Associations representing the sports betting sector have criticised the exclusion of online casino games from the Brazilian sports betting bill which was approved by senators last week. With 37 votes in favour and 27 against, the senators included an amendment by Carlos Portinho excluding online casino games from the bill.
André Gelfi, president of the Brazilian Institute of Responsible Gaming (IBJR) said:
“It was really bad. Basically, they will regulate 30% of the market, which only has sports betting. Today, 70% of operators operate with online games. The vast majority offer both.”
André Gelfi claimed that, if the senator’s amendment is approved, most of operators that currently operate in the country from abroad will have no interest in obtaining a licence.
“We will have 75% to 80% of the market unregulated, with a lack of control, unlimited gambling, among other problems. It is a very bad decision for the organization of the iGaming market as a whole,” he said.
According to Wesley Cardia, president of the National Association of Gaming and Lotteries (ANJL). “Not voting for regulation is helping to maintain illegal gambling.”
In addition, the ANJL issued an official statement regarding the vote in the senate plenary saying that the government would lose out on significant tax revenue.
“In addition, the lack of regulations allows illegal websites to continue to operate outside the rules established by the Ministry of Finance. It harms supervision and maintains insecurity for bettors, leaving them at the mercy of irresponsible and abusive gambling practices . . . . The ANJL hopes that the Chamber of Deputies corrects this omission by the Federal Senate, also bringing online games into the realm of legality and good regulation.”
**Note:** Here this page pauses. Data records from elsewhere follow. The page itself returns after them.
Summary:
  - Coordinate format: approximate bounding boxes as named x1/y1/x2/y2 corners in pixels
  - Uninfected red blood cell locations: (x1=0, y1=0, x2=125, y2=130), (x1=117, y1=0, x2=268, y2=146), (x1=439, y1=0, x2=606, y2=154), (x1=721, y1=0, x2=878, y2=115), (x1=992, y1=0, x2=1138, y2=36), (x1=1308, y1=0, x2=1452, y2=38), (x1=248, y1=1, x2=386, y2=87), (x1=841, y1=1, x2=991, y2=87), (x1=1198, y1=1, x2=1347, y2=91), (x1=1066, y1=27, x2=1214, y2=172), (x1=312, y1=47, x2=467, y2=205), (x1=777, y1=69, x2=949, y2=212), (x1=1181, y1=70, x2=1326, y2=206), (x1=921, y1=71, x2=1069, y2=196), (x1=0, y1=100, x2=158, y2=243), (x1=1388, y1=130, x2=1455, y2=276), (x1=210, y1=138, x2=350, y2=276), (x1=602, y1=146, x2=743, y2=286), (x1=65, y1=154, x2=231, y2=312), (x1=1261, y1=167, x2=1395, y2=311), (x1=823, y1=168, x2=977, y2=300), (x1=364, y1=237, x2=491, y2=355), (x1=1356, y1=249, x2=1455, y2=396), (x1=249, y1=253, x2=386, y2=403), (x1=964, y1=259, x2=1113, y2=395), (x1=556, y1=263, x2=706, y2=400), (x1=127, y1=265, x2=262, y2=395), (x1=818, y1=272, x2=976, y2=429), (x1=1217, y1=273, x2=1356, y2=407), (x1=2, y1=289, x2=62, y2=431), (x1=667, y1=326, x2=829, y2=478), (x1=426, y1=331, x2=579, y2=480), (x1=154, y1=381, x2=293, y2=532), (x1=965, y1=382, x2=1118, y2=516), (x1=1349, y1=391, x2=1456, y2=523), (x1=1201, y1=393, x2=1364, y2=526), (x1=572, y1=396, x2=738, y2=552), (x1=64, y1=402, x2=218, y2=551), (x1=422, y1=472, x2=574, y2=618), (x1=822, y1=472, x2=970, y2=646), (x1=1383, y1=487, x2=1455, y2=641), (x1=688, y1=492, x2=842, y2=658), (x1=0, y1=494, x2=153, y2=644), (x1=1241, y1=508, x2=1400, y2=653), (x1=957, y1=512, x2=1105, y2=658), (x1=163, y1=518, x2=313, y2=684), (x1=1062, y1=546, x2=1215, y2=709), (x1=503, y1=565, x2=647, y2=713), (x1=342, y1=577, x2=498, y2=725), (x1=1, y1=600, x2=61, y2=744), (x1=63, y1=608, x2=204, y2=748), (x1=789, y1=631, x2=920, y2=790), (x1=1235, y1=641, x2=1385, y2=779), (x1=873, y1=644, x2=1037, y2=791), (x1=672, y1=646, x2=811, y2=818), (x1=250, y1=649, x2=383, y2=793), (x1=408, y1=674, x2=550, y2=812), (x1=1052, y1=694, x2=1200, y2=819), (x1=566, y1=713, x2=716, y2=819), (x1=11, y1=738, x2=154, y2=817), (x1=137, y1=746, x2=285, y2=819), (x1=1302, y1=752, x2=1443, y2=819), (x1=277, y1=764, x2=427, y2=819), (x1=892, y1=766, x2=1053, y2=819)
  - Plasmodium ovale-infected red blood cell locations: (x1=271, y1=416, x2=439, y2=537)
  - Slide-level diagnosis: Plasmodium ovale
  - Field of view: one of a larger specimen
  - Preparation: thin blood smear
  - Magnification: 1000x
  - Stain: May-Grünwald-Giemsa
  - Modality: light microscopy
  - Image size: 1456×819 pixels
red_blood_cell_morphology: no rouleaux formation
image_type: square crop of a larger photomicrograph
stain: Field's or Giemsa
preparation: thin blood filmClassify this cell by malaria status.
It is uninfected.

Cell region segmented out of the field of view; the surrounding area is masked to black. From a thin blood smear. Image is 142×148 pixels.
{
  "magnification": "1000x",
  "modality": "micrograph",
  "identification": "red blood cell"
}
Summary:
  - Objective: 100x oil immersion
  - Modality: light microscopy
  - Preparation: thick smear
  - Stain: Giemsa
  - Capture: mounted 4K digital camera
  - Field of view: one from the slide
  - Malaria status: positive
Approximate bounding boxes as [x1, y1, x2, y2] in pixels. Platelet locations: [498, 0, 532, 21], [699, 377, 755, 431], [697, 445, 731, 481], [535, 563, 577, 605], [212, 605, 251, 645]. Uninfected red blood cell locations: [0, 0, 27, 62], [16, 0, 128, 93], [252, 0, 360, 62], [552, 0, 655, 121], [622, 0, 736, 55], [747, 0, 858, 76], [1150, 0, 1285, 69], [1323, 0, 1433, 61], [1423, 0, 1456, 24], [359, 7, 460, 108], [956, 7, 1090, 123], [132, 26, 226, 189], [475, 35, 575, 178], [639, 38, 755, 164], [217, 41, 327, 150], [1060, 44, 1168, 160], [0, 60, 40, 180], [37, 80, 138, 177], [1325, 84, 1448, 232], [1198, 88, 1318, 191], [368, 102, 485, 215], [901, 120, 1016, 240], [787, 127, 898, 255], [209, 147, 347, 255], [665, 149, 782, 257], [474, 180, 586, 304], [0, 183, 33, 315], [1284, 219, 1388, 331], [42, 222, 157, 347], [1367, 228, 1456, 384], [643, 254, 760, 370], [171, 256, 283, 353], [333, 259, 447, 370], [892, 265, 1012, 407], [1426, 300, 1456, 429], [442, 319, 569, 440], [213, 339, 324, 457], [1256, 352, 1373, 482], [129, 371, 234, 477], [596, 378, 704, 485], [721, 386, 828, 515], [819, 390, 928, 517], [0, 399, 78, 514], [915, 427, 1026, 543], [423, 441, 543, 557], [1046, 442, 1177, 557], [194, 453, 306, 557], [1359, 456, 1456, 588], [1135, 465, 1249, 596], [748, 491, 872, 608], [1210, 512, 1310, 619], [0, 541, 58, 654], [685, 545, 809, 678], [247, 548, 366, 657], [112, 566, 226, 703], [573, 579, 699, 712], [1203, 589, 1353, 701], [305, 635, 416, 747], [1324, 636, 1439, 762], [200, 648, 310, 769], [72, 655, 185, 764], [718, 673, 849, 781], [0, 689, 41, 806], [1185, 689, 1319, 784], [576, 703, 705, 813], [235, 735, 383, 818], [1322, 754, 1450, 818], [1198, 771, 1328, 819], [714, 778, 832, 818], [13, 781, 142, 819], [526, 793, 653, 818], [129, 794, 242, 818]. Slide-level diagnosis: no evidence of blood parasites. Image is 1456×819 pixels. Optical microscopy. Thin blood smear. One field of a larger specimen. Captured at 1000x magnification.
The senate plenary approved the basic text of the bill that regulates sports betting (PL 3.626/2023), from the Executive Branch. As the bill was modified in the Senate, the text will return to the Chamber of Deputies for analysis. The bill still has to pass the lower house before being signed into law. The proposal imposes 12% revenue tax for online betting companies and 15% on the winnings paid to gamblers. The senate bill increased the duration of licences from three to five years and allows each licensed company permission to run three instead of just one online betting platform. License fees remained unchanged at R$30 million.